[QUOTE=Poolside]Radial loads from the weight of the bike and hitting bumps is carried by the stepped diameter on the drive hub and its mating diameter in the whel hub.. That much is easy and obvious.[/quote]
You're starting down a slippery slope by saying that ANY of the loads are carried by anything other than clamping force. What's the basis for this?

[QUOTE]And the tire friction cannot come within what, a tenth of the force needed to slide the mating surfaces?[/QUOTE]
I was bored while riding down to Road Atlanta last week, started to approximate this one in my head and came out with an alarmingly low Fs. Refiguring it here with numbers I found on the internet* I get something like this:
Total clamping force 120kN (from boltscience.com article)
Cf of wheel and flange: .35 (general assumption from some online example)
So friction of wheel against hub is around 42000N or 4281 kg. Bottoming out the shock might represent 500 kg maybe? I don't know how to accurately predict impact loading, but provided the rim doesn't strike something solid I don't see how the radial loading is going to get much past about 700kg.
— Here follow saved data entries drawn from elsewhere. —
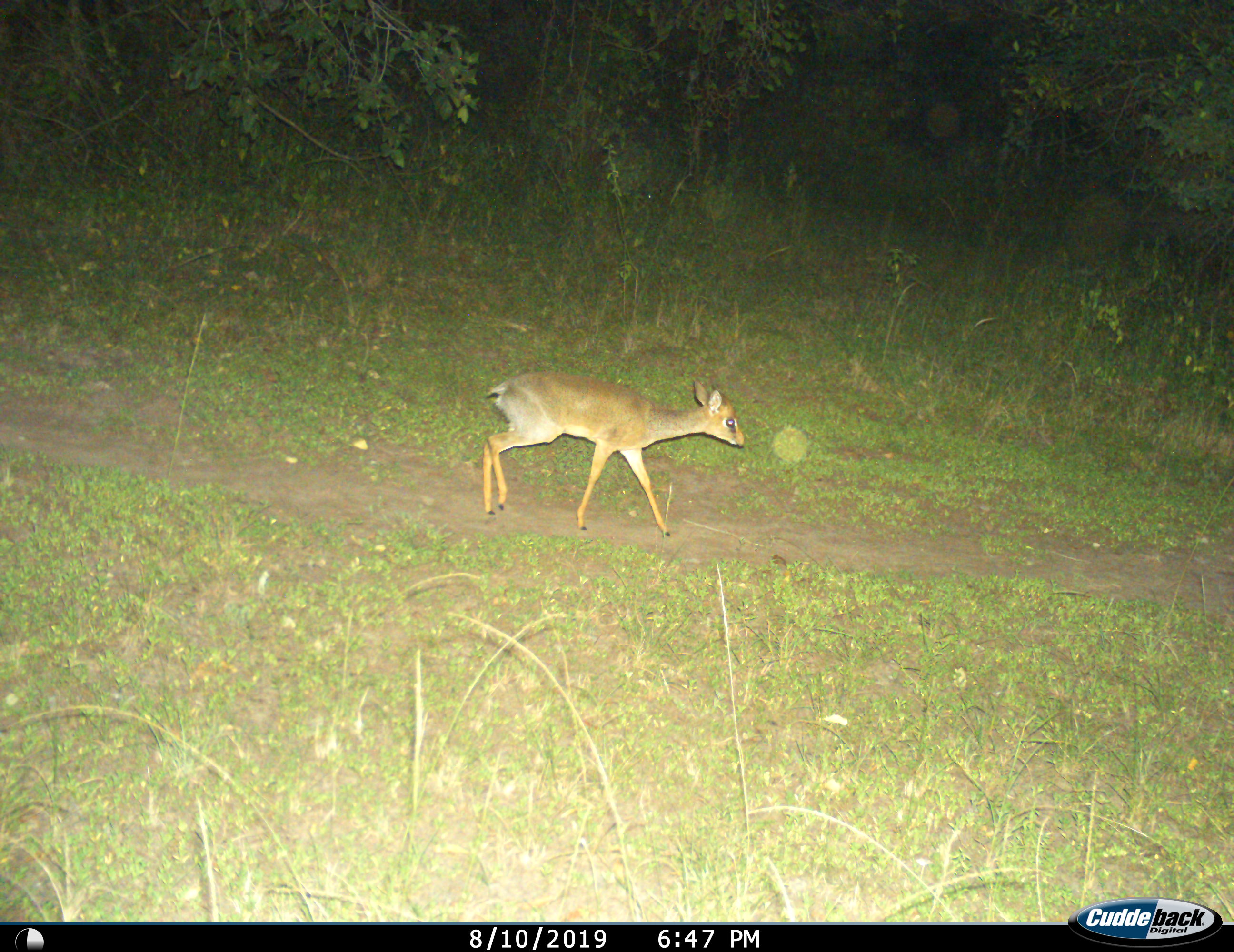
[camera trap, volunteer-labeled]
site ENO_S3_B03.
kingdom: Animalia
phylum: Chordata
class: Mammalia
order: Artiodactyla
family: Bovidae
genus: Madoqua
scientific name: Madoqua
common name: dik-dik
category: dikdik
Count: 1.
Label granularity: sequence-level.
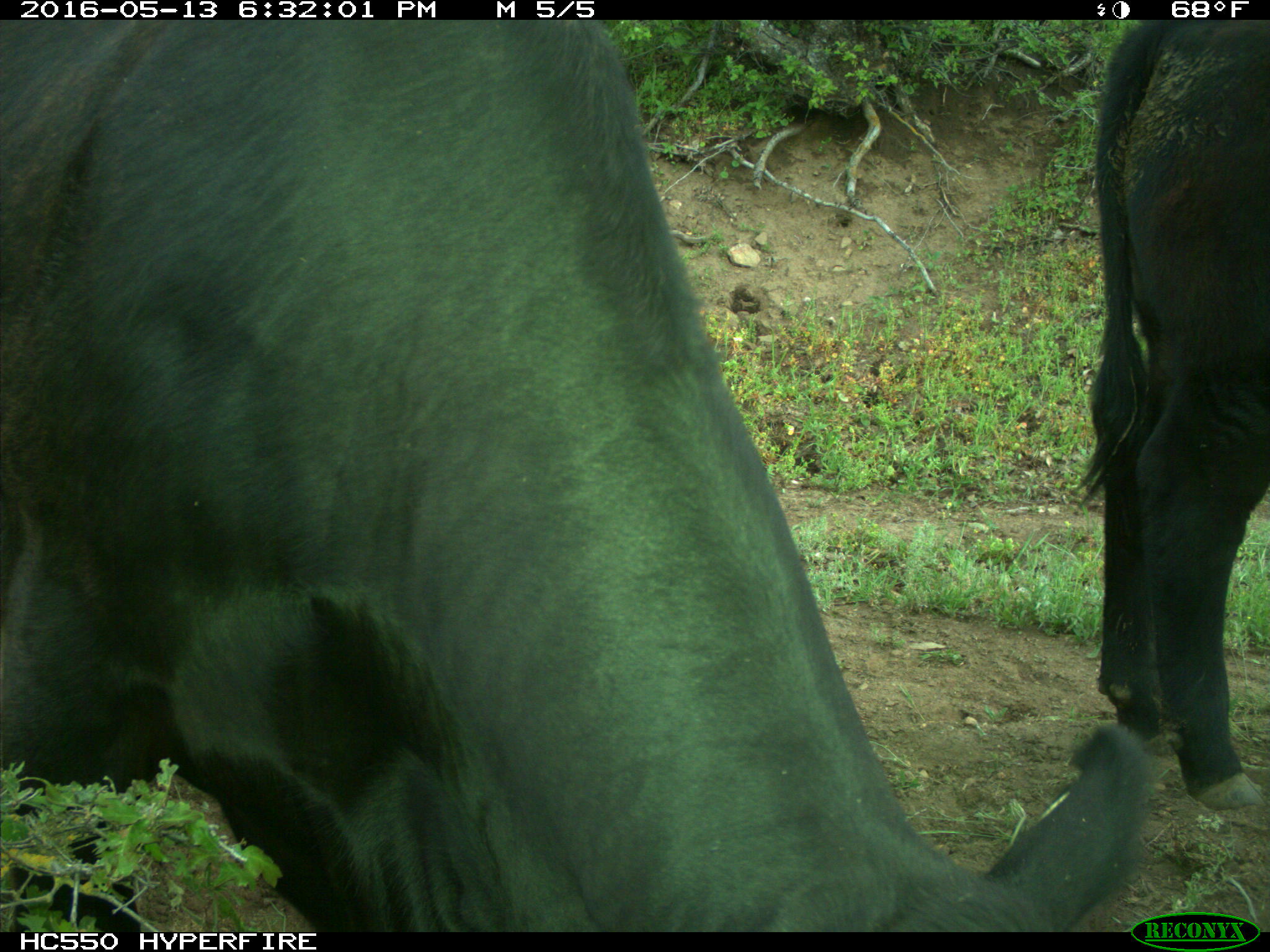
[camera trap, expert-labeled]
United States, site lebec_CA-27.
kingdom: Animalia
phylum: Chordata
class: Mammalia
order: Artiodactyla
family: Bovidae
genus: Bos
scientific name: Bos taurus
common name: domestic cow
That's a rough guess based on enough impact to make a 40 SQIN patch contact the ground at 40 PSI. Somewhere around 1600 pound load (I know this doesn't account for sidewall and tread stiffness, feel free to contribute) which is a bit more than 700kg.

The torque strength of that joint relies on the contact area being some distance from the axle. In this case the center of the contact area is slightly beyond the bolt hole so I'll call it 1.4 inches. 4281 kg is 9418 pounds, times the 1.4 inches gives a torque resistance of 1098 foot pounds.

* for that guaranteed accuracy confidence :)